(Collection entries)
- - - - -

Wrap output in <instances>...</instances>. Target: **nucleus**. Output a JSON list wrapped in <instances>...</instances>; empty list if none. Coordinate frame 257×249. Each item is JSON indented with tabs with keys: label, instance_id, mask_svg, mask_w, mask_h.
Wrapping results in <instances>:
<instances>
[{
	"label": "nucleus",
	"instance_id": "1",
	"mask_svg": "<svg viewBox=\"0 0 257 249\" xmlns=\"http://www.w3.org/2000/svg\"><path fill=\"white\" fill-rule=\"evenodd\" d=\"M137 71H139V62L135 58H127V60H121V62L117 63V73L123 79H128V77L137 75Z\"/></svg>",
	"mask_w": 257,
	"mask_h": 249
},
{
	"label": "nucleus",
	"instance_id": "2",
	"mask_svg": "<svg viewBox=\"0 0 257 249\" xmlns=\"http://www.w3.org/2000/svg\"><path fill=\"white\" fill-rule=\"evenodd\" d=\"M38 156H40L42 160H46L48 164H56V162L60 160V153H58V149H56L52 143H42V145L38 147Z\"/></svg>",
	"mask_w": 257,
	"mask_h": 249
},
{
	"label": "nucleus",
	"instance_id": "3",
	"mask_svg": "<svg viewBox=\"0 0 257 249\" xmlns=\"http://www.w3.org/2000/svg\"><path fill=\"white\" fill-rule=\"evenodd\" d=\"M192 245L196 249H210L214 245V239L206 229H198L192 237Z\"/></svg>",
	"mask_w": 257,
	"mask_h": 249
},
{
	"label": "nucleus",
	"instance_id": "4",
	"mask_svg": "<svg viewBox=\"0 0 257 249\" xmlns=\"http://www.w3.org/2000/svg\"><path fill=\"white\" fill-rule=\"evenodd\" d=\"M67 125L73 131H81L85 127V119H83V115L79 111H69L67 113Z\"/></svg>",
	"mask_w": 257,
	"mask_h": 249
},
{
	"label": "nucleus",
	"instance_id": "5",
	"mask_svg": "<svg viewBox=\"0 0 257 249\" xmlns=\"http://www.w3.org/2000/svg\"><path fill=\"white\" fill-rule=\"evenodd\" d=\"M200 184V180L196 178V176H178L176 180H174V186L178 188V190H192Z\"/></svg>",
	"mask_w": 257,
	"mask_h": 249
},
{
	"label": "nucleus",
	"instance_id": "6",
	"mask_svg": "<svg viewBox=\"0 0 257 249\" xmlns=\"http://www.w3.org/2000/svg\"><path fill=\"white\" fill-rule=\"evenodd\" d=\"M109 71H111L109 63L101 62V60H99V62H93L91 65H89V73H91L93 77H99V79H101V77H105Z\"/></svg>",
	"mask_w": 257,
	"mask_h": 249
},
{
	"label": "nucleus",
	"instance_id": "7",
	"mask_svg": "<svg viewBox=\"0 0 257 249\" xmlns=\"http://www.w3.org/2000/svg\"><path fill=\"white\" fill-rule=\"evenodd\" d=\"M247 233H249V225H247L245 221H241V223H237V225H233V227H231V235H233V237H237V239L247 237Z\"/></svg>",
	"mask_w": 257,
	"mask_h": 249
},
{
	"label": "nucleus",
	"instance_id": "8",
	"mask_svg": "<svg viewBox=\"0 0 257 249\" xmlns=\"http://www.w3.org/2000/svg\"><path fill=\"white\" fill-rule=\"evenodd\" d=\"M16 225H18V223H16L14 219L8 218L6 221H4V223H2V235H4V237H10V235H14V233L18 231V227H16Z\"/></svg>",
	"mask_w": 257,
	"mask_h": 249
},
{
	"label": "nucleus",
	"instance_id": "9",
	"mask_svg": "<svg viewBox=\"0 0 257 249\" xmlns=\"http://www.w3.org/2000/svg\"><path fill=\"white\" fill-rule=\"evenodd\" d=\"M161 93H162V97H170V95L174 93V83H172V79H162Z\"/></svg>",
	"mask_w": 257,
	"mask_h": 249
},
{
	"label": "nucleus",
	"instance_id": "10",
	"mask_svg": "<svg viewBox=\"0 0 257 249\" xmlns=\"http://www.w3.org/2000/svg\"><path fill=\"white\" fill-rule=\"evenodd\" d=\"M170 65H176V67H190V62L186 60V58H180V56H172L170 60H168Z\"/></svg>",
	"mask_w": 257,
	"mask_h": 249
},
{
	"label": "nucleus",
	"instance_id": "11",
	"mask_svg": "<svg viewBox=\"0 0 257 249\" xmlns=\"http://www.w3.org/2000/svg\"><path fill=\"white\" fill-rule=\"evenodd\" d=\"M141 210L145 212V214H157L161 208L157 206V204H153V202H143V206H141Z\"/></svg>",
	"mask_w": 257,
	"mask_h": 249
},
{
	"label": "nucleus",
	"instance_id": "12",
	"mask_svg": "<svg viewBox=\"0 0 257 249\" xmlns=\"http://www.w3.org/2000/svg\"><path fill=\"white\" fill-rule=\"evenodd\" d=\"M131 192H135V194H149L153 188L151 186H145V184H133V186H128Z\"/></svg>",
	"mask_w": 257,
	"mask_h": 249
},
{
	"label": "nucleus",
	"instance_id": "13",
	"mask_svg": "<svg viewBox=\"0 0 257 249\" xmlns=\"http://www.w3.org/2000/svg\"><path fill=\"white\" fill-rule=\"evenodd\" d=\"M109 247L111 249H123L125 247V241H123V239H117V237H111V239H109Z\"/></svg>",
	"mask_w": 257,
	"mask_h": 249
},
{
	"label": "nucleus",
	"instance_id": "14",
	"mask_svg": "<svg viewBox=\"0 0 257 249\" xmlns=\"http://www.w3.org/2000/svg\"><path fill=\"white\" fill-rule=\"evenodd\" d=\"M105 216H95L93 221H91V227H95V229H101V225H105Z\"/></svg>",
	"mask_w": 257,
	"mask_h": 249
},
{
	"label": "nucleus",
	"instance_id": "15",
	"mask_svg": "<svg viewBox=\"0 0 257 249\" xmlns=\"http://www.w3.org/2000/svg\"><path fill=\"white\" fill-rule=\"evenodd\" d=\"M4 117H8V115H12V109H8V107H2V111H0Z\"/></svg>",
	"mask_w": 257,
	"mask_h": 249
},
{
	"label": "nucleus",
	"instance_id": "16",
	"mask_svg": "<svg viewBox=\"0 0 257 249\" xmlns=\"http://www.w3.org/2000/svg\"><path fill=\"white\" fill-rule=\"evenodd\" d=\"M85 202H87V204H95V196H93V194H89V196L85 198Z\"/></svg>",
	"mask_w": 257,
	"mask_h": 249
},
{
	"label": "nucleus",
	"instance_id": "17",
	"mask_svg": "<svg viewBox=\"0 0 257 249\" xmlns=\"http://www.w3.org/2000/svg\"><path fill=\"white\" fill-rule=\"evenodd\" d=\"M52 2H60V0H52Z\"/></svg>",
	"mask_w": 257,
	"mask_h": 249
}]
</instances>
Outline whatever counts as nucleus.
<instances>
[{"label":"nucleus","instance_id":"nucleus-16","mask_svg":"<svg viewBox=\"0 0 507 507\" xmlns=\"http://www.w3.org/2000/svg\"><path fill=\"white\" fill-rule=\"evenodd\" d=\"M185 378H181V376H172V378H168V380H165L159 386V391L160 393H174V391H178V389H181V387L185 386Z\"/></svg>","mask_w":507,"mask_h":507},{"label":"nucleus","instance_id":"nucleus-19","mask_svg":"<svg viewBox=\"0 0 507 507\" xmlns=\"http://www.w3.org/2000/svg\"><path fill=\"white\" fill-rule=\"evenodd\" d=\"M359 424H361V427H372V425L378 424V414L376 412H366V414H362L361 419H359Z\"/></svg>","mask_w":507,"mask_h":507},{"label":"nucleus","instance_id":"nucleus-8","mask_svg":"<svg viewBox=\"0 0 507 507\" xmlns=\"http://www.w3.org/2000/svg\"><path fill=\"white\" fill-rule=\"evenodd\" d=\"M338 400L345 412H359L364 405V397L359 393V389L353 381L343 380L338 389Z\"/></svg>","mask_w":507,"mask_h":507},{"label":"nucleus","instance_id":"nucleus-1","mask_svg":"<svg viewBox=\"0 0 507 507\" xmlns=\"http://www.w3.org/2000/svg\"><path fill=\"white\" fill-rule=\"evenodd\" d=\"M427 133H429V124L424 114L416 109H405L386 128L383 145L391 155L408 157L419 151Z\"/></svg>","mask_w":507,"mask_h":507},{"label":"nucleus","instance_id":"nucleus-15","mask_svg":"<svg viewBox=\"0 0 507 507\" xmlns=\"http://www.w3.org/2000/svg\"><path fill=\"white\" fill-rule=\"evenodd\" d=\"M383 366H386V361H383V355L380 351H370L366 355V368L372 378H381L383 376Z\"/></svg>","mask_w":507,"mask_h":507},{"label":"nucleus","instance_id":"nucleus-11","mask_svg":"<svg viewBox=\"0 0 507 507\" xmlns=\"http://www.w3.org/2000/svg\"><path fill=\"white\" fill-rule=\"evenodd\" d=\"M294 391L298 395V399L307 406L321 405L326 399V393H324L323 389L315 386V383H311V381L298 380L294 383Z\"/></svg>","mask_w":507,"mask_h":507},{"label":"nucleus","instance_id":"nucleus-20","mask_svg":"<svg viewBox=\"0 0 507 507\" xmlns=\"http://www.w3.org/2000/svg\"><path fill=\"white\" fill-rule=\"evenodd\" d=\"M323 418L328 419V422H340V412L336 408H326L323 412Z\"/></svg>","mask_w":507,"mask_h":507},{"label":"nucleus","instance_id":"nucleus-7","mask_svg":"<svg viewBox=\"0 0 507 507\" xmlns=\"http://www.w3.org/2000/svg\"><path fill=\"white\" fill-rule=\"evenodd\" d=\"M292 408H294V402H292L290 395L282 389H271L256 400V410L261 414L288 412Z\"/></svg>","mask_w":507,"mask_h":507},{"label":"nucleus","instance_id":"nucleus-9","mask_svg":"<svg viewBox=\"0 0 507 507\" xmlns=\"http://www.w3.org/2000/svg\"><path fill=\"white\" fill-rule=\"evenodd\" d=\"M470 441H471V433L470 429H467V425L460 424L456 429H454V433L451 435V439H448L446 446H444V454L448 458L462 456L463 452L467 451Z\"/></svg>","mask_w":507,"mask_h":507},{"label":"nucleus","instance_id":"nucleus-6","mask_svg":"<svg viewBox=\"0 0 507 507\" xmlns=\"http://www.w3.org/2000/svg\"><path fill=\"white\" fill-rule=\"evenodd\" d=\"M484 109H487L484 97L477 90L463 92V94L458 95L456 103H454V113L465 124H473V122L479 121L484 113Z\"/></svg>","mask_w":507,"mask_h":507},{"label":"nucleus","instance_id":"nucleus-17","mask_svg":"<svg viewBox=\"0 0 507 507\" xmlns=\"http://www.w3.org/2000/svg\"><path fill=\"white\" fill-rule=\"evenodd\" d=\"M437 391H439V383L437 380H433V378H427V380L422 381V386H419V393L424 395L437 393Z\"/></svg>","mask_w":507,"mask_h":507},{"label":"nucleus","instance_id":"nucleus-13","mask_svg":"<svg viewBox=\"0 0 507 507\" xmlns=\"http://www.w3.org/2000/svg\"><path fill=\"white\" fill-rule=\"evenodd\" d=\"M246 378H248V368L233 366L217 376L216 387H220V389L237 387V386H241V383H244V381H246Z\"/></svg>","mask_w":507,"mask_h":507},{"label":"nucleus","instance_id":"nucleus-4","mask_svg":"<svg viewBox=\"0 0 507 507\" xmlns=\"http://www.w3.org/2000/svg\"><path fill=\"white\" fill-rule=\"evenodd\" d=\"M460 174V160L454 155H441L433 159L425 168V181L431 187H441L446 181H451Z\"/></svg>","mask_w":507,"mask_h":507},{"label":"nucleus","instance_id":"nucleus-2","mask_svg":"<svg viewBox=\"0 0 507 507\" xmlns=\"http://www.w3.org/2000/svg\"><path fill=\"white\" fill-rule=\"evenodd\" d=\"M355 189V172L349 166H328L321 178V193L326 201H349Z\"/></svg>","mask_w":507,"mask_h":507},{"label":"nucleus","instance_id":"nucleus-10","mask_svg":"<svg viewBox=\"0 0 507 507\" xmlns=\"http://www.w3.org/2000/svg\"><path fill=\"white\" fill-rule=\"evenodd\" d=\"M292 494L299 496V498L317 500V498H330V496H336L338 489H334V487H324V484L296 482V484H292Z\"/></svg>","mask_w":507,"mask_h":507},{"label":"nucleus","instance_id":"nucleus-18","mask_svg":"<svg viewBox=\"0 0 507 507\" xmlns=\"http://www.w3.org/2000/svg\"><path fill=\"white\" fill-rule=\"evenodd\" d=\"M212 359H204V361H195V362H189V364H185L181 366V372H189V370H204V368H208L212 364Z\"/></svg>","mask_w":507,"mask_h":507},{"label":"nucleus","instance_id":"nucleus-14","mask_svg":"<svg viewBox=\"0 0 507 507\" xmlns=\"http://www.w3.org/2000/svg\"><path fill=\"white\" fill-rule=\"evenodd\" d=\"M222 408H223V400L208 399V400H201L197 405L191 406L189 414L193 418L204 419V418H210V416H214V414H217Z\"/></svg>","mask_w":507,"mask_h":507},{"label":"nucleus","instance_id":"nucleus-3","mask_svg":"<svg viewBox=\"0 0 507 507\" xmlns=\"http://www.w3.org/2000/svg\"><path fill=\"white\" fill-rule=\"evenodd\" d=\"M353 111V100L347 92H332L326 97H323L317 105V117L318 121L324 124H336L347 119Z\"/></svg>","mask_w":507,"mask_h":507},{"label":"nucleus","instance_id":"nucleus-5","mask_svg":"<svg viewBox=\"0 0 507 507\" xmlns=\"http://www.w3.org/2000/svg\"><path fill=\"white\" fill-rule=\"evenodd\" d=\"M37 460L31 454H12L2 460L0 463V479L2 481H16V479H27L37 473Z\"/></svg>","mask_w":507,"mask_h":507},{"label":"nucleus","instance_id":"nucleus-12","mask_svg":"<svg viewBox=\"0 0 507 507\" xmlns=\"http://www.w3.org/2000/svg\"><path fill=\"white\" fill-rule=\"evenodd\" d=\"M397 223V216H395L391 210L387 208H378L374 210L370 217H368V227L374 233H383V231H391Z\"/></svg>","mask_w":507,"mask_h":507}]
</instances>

- - - - -

PROMPT - Please reproduce the listing word for word, from its first line down through the line containing "71H111L109 63L101 62V60H99V62H93L91".

REPLY -
Wrap output in <instances>...</instances>. Target: **nucleus**. Output a JSON list wrapped in <instances>...</instances>; empty list if none. Coordinate frame 257×249. Each item is JSON indented with tabs with keys: label, instance_id, mask_svg, mask_w, mask_h.
Wrapping results in <instances>:
<instances>
[{
	"label": "nucleus",
	"instance_id": "1",
	"mask_svg": "<svg viewBox=\"0 0 257 249\" xmlns=\"http://www.w3.org/2000/svg\"><path fill=\"white\" fill-rule=\"evenodd\" d=\"M137 71H139V62L135 58H127V60H121V62L117 63V73L123 79H128V77L137 75Z\"/></svg>",
	"mask_w": 257,
	"mask_h": 249
},
{
	"label": "nucleus",
	"instance_id": "2",
	"mask_svg": "<svg viewBox=\"0 0 257 249\" xmlns=\"http://www.w3.org/2000/svg\"><path fill=\"white\" fill-rule=\"evenodd\" d=\"M38 156H40L42 160H46L48 164H56V162L60 160V153H58V149H56L52 143H42V145L38 147Z\"/></svg>",
	"mask_w": 257,
	"mask_h": 249
},
{
	"label": "nucleus",
	"instance_id": "3",
	"mask_svg": "<svg viewBox=\"0 0 257 249\" xmlns=\"http://www.w3.org/2000/svg\"><path fill=\"white\" fill-rule=\"evenodd\" d=\"M192 245L196 249H210L214 245V239L206 229H198L192 237Z\"/></svg>",
	"mask_w": 257,
	"mask_h": 249
},
{
	"label": "nucleus",
	"instance_id": "4",
	"mask_svg": "<svg viewBox=\"0 0 257 249\" xmlns=\"http://www.w3.org/2000/svg\"><path fill=\"white\" fill-rule=\"evenodd\" d=\"M67 125L73 131H81L85 127V119H83V115L79 111H69L67 113Z\"/></svg>",
	"mask_w": 257,
	"mask_h": 249
},
{
	"label": "nucleus",
	"instance_id": "5",
	"mask_svg": "<svg viewBox=\"0 0 257 249\" xmlns=\"http://www.w3.org/2000/svg\"><path fill=\"white\" fill-rule=\"evenodd\" d=\"M200 184V180L196 178V176H178L176 180H174V186L178 188V190H192Z\"/></svg>",
	"mask_w": 257,
	"mask_h": 249
},
{
	"label": "nucleus",
	"instance_id": "6",
	"mask_svg": "<svg viewBox=\"0 0 257 249\" xmlns=\"http://www.w3.org/2000/svg\"><path fill=\"white\" fill-rule=\"evenodd\" d=\"M109 71H111L109 63L101 62V60H99V62H93L91 65H89V73H91L93 77H99V79H101V77H105Z\"/></svg>",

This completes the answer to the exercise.